The financial institutions of Sweden proposed funding worth $2 billion in order to build up aviation projects in Vietnam, including Long Thanh International Airport development.
The Export Credit Agency of Sweden and Export Credit Corporation, the state-owned company that finances Swedish exporters and foreign customers, proposed to provide $2 billion in the commercial loan with an aim to expand Vietnam’s air traffic management and to cover the construction process of Long Thanh International Airport as well as the building of the third passenger terminal at Tan Son Nhat International Airport (SGN).
According to local media, in exchange for proposed funding, Vietnam would have to use one-third of the loan to purchase the needed equipment, products, and technologies from Sweden. Nguyen Xuan Phuc, the Prime Minister of Vietnam noticed that the country also plans to improve other airports such as Noi Bai International Airport (HAN) to boost the current capacity of 30 million passengers per year to reach 100 million. Having 22 civilian airports, in addition to Long Thanh airport development, the Prime Minister highlighted the aim to upgrade other country’s airports around Lao Cai, Phu Quoc, Chu Lai, Van Don regions.
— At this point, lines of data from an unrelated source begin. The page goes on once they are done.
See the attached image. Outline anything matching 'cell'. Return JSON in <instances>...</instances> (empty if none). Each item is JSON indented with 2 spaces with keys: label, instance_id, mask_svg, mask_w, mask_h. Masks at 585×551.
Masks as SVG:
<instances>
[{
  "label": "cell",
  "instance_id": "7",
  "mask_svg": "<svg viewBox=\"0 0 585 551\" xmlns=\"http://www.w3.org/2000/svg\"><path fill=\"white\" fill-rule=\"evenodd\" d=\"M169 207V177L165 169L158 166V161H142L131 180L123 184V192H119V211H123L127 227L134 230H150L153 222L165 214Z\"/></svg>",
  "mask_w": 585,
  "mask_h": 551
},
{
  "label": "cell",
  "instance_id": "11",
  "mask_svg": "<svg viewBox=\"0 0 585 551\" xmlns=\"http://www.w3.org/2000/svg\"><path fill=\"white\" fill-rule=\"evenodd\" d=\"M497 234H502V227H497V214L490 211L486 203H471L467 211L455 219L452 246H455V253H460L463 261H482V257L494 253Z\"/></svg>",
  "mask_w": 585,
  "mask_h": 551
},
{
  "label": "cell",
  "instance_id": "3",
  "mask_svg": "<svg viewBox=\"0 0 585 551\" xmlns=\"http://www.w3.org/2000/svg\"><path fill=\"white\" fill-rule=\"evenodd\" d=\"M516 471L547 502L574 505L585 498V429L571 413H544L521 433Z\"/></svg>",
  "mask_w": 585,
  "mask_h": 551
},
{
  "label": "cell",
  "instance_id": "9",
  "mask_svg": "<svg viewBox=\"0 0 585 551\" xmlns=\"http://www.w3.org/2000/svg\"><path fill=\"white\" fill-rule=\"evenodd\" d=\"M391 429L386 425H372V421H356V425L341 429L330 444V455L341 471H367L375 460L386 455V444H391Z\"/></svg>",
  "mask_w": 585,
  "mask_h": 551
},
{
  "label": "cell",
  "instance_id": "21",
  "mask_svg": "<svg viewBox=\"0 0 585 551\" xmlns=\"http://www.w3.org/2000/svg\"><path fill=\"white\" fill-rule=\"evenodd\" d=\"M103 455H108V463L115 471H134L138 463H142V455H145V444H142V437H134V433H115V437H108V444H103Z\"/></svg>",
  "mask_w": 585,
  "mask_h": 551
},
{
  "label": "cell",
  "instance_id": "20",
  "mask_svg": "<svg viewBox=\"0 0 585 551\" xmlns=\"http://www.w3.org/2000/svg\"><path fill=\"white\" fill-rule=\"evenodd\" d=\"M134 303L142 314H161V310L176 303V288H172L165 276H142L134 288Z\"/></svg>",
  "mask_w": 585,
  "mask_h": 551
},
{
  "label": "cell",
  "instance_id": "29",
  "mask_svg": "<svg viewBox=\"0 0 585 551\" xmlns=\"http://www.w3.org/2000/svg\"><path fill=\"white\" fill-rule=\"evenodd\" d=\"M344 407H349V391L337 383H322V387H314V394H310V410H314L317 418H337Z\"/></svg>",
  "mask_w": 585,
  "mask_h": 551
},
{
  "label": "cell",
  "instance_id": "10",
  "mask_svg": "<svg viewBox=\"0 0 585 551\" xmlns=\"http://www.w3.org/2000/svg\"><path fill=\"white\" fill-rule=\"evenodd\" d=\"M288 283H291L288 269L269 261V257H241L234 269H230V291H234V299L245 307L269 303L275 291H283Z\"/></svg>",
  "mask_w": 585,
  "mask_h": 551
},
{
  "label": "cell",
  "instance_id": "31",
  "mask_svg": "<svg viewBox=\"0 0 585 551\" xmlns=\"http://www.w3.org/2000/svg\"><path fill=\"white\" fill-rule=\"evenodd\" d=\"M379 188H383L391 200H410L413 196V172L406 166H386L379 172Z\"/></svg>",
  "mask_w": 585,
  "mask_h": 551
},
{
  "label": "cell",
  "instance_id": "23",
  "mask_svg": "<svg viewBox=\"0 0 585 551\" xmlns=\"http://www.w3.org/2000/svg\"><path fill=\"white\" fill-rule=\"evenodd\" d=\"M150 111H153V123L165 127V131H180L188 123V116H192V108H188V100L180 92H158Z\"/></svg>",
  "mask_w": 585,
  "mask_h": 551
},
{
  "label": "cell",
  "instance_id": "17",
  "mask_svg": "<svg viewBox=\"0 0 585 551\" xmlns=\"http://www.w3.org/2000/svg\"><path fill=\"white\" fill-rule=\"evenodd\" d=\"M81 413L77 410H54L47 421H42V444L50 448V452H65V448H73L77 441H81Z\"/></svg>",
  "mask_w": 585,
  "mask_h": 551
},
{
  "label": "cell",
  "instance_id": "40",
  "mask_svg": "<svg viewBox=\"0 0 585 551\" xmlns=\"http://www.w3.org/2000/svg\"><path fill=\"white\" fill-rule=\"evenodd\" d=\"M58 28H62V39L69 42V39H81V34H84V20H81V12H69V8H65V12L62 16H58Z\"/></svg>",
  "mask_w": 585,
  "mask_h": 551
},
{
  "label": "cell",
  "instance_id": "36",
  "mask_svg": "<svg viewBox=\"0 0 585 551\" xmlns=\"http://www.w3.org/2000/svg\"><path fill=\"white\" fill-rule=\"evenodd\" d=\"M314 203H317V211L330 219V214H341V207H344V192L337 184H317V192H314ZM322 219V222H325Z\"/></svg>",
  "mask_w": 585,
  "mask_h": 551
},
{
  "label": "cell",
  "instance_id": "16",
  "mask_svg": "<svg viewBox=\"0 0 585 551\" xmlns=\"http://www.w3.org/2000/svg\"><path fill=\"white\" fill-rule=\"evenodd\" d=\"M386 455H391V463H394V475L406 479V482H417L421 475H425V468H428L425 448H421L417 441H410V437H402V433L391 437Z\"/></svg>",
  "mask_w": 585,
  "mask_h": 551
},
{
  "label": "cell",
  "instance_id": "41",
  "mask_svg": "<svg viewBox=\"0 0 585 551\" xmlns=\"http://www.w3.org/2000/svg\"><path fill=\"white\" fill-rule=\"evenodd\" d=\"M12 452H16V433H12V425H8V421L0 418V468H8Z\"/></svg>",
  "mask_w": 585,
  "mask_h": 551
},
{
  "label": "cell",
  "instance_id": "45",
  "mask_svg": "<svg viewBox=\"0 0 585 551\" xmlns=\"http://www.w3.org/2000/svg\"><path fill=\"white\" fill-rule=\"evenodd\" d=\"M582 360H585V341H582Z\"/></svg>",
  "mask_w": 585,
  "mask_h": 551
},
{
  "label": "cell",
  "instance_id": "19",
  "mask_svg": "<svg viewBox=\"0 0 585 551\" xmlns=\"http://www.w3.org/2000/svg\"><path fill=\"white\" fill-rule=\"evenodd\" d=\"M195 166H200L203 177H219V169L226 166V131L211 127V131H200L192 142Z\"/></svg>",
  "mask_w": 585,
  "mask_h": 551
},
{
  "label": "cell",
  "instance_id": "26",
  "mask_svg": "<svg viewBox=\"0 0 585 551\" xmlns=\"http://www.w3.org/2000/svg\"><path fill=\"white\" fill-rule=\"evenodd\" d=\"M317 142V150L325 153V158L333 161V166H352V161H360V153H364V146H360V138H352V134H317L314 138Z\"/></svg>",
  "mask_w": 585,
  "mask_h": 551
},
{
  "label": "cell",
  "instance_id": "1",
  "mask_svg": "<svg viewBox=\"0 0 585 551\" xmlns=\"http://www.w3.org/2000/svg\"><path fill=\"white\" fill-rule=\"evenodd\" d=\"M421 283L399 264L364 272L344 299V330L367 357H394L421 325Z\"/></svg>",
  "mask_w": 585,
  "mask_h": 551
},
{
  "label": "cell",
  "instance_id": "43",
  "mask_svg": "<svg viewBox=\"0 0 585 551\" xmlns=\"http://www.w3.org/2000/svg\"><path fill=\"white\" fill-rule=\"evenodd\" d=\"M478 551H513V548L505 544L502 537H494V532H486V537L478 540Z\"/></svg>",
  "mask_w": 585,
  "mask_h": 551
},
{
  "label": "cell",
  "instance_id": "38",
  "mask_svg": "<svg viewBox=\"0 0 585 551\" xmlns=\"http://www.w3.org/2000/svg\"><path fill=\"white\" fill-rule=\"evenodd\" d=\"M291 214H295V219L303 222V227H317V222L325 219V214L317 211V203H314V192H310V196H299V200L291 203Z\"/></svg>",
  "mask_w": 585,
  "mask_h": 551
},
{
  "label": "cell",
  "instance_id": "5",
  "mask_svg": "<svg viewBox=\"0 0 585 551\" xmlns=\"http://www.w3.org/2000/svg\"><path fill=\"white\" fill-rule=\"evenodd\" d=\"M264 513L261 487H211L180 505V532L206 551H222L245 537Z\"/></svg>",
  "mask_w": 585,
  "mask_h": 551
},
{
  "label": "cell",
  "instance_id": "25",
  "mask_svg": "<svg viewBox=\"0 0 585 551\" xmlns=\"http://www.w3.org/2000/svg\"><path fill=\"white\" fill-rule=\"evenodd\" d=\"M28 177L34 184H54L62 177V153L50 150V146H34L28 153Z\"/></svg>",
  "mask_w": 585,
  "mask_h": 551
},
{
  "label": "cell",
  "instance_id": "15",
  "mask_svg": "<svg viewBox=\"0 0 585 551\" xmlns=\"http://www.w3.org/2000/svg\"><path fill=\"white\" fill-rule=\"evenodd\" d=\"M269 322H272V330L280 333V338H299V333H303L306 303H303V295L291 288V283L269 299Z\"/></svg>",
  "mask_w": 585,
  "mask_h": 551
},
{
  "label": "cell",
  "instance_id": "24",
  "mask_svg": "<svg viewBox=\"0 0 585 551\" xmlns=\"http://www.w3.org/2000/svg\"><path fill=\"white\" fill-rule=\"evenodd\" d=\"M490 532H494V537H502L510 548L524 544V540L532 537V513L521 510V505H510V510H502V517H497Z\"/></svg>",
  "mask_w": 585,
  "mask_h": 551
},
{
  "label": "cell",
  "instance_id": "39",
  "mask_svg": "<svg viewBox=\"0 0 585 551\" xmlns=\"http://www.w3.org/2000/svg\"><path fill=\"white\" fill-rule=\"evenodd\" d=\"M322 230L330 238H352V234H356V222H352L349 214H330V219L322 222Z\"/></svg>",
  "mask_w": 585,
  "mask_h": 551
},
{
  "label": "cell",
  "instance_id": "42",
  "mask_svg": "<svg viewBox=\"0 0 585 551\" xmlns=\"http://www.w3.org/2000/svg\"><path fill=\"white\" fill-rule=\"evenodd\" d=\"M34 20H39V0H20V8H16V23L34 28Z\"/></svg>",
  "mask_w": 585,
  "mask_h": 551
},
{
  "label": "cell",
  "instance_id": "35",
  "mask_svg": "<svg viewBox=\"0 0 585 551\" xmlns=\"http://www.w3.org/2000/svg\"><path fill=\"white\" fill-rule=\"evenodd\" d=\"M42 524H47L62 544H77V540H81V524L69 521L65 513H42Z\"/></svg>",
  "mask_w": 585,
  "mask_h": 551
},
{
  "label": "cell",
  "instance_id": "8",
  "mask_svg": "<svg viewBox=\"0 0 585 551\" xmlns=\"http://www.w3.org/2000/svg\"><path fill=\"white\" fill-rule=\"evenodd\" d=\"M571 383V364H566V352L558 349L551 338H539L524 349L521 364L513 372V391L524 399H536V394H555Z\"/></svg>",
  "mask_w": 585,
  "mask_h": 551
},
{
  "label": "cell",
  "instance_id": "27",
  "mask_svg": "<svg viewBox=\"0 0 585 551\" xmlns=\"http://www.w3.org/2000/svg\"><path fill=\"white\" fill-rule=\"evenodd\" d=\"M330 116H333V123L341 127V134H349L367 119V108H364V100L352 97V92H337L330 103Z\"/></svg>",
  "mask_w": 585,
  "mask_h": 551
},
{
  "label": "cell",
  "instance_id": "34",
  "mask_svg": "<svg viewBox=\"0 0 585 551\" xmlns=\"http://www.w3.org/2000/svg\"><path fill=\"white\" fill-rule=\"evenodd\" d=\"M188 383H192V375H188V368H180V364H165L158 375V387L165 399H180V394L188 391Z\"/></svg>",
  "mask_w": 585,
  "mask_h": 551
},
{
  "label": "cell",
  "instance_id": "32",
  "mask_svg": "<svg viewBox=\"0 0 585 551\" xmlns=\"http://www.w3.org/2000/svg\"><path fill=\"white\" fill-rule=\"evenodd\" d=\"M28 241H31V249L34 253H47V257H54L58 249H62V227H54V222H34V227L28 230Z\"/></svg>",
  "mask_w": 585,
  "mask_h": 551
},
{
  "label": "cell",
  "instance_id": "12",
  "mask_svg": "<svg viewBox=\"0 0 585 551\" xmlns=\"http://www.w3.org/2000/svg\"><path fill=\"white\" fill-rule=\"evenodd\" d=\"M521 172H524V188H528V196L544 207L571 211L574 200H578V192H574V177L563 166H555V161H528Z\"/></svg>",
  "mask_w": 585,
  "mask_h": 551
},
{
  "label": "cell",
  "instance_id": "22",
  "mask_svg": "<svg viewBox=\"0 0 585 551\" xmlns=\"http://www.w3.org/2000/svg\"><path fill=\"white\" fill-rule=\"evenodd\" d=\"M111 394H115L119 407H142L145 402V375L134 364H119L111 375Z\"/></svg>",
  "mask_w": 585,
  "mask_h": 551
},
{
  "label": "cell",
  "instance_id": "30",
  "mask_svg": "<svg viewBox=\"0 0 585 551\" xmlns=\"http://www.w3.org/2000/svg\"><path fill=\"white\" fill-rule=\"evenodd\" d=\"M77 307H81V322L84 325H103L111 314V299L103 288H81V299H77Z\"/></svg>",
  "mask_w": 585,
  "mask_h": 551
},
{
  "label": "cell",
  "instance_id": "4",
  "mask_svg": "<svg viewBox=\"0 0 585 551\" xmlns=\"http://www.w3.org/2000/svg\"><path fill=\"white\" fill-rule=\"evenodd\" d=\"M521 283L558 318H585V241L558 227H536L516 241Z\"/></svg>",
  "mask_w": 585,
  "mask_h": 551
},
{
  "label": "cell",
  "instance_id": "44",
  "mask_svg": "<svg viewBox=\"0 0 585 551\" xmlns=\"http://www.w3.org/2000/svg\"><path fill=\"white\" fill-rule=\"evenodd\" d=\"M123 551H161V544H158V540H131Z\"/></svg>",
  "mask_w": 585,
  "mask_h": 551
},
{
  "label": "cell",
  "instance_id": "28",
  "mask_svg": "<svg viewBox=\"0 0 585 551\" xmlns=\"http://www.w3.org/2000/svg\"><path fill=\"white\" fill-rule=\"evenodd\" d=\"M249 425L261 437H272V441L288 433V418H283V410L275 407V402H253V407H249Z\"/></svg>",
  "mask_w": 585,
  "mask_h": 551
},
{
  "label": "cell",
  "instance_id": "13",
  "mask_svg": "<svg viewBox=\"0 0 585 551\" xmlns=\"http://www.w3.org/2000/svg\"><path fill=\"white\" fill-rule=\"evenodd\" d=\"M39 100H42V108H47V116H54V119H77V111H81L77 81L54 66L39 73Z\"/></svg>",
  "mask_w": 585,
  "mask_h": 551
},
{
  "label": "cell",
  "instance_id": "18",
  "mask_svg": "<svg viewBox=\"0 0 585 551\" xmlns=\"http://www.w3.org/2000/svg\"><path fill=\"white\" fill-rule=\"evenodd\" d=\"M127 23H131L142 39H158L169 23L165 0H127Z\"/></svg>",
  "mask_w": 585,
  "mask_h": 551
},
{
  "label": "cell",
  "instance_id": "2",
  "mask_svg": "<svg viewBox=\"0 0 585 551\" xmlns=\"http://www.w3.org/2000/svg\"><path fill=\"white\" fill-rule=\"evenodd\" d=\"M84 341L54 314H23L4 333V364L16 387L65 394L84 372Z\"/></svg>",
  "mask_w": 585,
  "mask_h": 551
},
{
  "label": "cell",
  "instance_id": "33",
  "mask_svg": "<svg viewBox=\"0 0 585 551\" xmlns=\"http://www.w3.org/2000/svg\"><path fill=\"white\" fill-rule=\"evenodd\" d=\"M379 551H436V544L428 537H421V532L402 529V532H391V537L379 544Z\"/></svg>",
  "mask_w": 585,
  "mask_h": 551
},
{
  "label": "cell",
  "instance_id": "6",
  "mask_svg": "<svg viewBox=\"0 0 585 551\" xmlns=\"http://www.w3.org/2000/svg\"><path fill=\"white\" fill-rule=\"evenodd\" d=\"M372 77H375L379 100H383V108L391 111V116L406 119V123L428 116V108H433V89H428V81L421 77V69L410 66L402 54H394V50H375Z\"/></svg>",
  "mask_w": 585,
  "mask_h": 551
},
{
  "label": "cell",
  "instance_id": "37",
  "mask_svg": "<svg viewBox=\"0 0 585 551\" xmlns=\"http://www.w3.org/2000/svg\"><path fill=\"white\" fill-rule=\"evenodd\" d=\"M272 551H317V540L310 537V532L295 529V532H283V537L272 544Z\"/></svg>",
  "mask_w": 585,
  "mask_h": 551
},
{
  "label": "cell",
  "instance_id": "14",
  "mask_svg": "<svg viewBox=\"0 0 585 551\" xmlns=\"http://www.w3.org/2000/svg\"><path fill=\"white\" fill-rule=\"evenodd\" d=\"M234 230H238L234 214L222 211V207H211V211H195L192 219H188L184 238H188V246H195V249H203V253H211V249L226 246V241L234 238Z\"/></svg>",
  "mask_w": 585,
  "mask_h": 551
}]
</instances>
On November 16, 2020, the Airports Corporation of Vietnam (ACV) announced plans to start the construction process of Long Thanh Airport in December 2020, hoping to finish the work by 2025. According to the ACV announcement, the project of the new airport would hand over 1,800 hectares of land in Dong Nai Province. The first phase of the airport construction process would involve a 4-kilometer-long runway building as well as 373,000-square-meter passenger terminal construction works. If the process succeeds, the new Vietnam’s airport should be able to serve 25 million passengers and 1,2 million tons of cargo per year.
Both countries started partnership negotiations back in May 2019. At the time, Vietnam and Sweden discussed potential commercial loans reaching $1 billion to develop a variety of aviation projects in Vietnam.